For all of its success, Pokémon Go is not without its troubles. The game has been criticized for its near constant server crashes. Computer servers are designed to respond to and handle requests from computers across a network or over the internet. Servers are also designed to handle multiple tasks for multiple users. For example, the SwitchSuperNAP, based in Nevada, gives an estimated 50 million users access to data within 14 milliseconds. Niantic Inc. had no idea how popular Pokémon Go would be and thus grossly underestimated the level of traffic their servers would be receiving. Learning from Pokémon Go, businesses in need of mobile app development should ensure that their developers have good working relationships with upstream computer server providers. A better understanding of server requirements can reduce app downtime.

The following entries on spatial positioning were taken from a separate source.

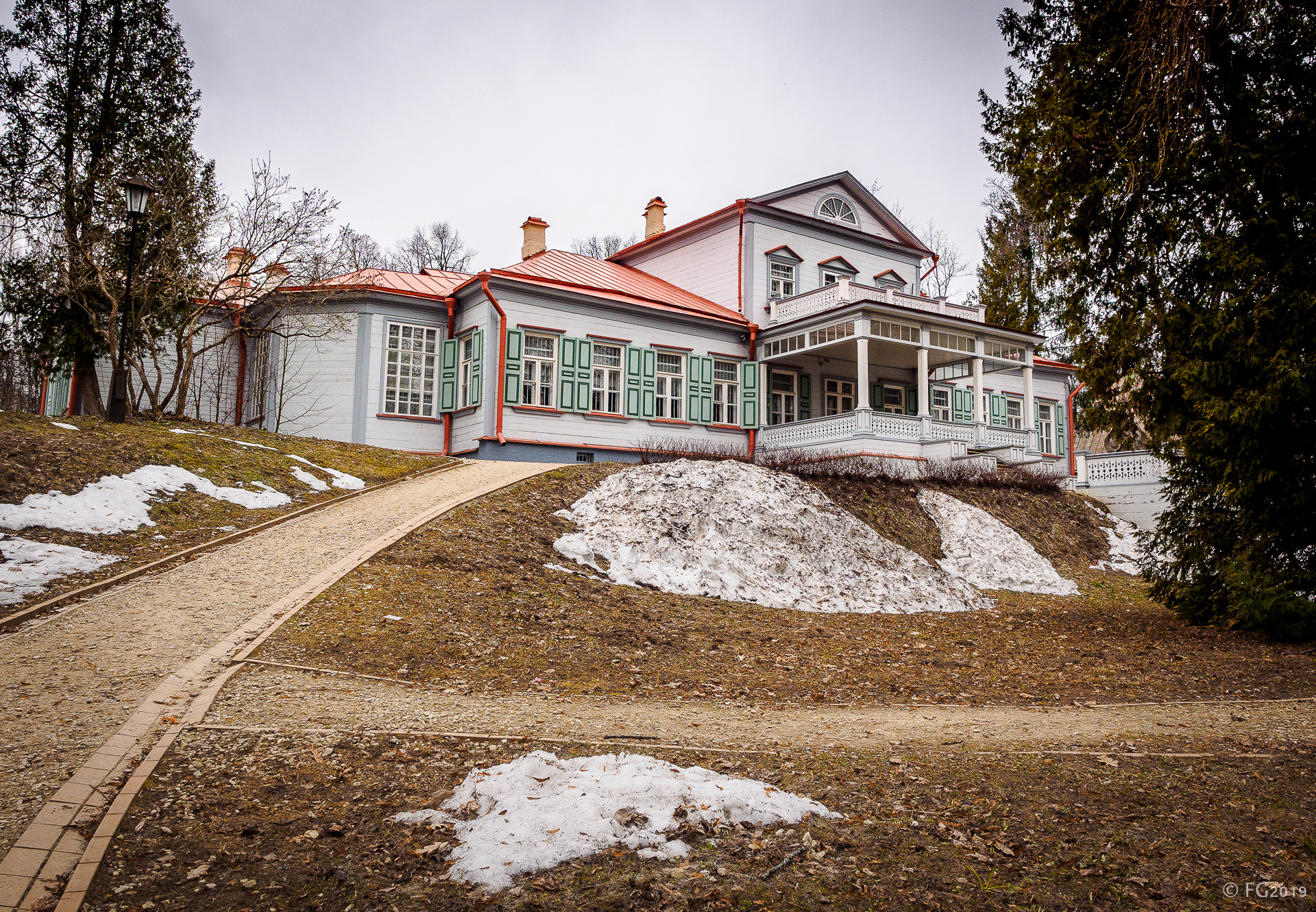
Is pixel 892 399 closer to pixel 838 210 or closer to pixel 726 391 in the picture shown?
pixel 838 210

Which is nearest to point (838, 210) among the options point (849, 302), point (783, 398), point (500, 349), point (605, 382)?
point (849, 302)

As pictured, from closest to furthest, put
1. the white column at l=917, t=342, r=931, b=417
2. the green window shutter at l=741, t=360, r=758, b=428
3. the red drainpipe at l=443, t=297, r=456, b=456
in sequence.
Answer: the red drainpipe at l=443, t=297, r=456, b=456
the white column at l=917, t=342, r=931, b=417
the green window shutter at l=741, t=360, r=758, b=428

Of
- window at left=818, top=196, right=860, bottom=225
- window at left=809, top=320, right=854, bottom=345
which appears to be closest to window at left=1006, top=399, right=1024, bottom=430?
window at left=818, top=196, right=860, bottom=225

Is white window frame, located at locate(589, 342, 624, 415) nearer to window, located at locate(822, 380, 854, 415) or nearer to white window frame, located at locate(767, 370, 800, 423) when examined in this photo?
white window frame, located at locate(767, 370, 800, 423)

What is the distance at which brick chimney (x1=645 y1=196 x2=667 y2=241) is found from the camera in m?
27.6

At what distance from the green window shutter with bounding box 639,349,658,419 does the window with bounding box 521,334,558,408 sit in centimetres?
227

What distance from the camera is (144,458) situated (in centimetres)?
1209

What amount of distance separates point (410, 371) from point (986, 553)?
1307 cm

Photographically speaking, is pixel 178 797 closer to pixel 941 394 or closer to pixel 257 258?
pixel 257 258

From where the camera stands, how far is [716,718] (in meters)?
6.12

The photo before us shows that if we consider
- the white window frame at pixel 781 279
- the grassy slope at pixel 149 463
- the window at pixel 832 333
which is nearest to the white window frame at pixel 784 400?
the window at pixel 832 333

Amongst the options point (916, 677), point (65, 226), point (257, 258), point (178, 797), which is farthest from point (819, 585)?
point (65, 226)

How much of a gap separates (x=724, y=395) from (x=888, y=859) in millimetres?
18944

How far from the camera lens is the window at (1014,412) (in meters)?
28.9
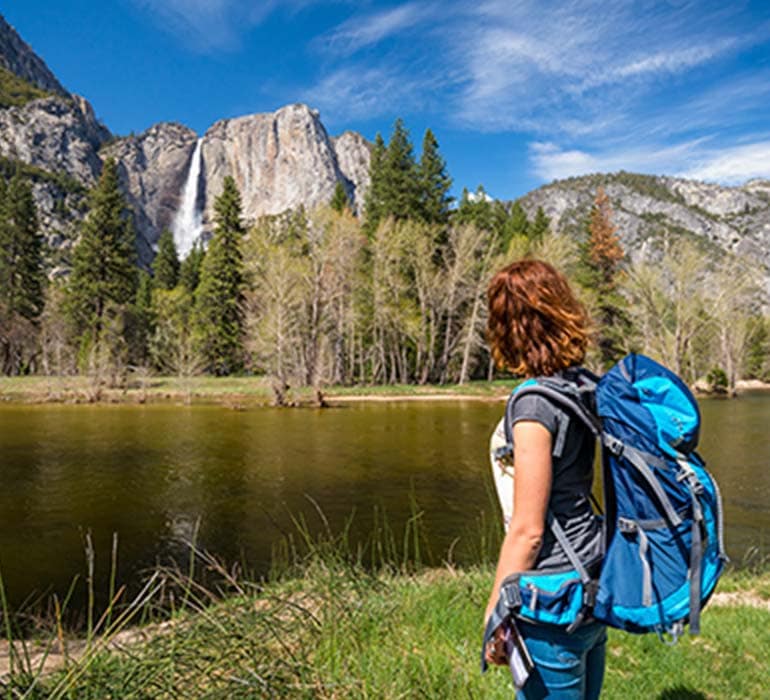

Another problem plaguing Pokémon Go players is battery life. Many players have fallen victim to a dead, or at least severely low battery. With the impending release of Apple’s iPhone 7, IBISWorld expects that smartphone suppliers will work in tandem with lithium-ion battery suppliers to produce longer-lasting phone batteries. Currently, players are purchasing battery cases to help alleviate the problem. In fact, Zagg, a smartphone accessories manufacturer, experienced a 25% increase in its stock due to its Juice Pack Air battery for the iPhone 6. However, the popularity of Pokémon Go is likely to spawn more mobile games of its kind, indicating that consumers will be begging for longer battery lives. Suppliers will be forced to meet this need, which will lead to higher research and development costs for suppliers, ultimately increasing production costs and creating higher prices for buyers.

Mobile Device Management

Pokémon Go has also been criticized because many players have become obsessed with the game. There are a number of news stories about Pokémon Go players trespassing or loitering. Moreover, employers have found an increasing number of their employees walking around the workplace, feverishly swiping their phones. While some employers have resorted to posting signs around office common areas suggesting that employees refrain from playing the game during working hours, the ubiquitous spread of the game will likely force other employers to take matters into their own hands. Some employers provide employees with smartphones as part of their job. In an effort to ensure that employees are remaining productive and using their company phone appropriately, IBISWorld expects that employers will increasingly look to mobile device management software. The software allows employers to oversee the activity of individual mobile devices in their mobile networks and apply varying levels of security to mobile applications, such as restricting access to Pokémon Go. Should the game continue to impede employee productivity, IBISWorld expects that demand for mobile device management software will increase, which will place upward pressure on software prices.

Although Pokémon Go has gotten off to a roaring start, the mobile gaming market tends to be faddish. Whether Pokémon Go can stand the test of time or if the game will become another flavor of the month remains to be seen. The question of its longevity aside, what is certain is that the game has definitely created a new niche in the mobile gaming market. One that is set to increase demand and, in some cases, prices in a number of markets.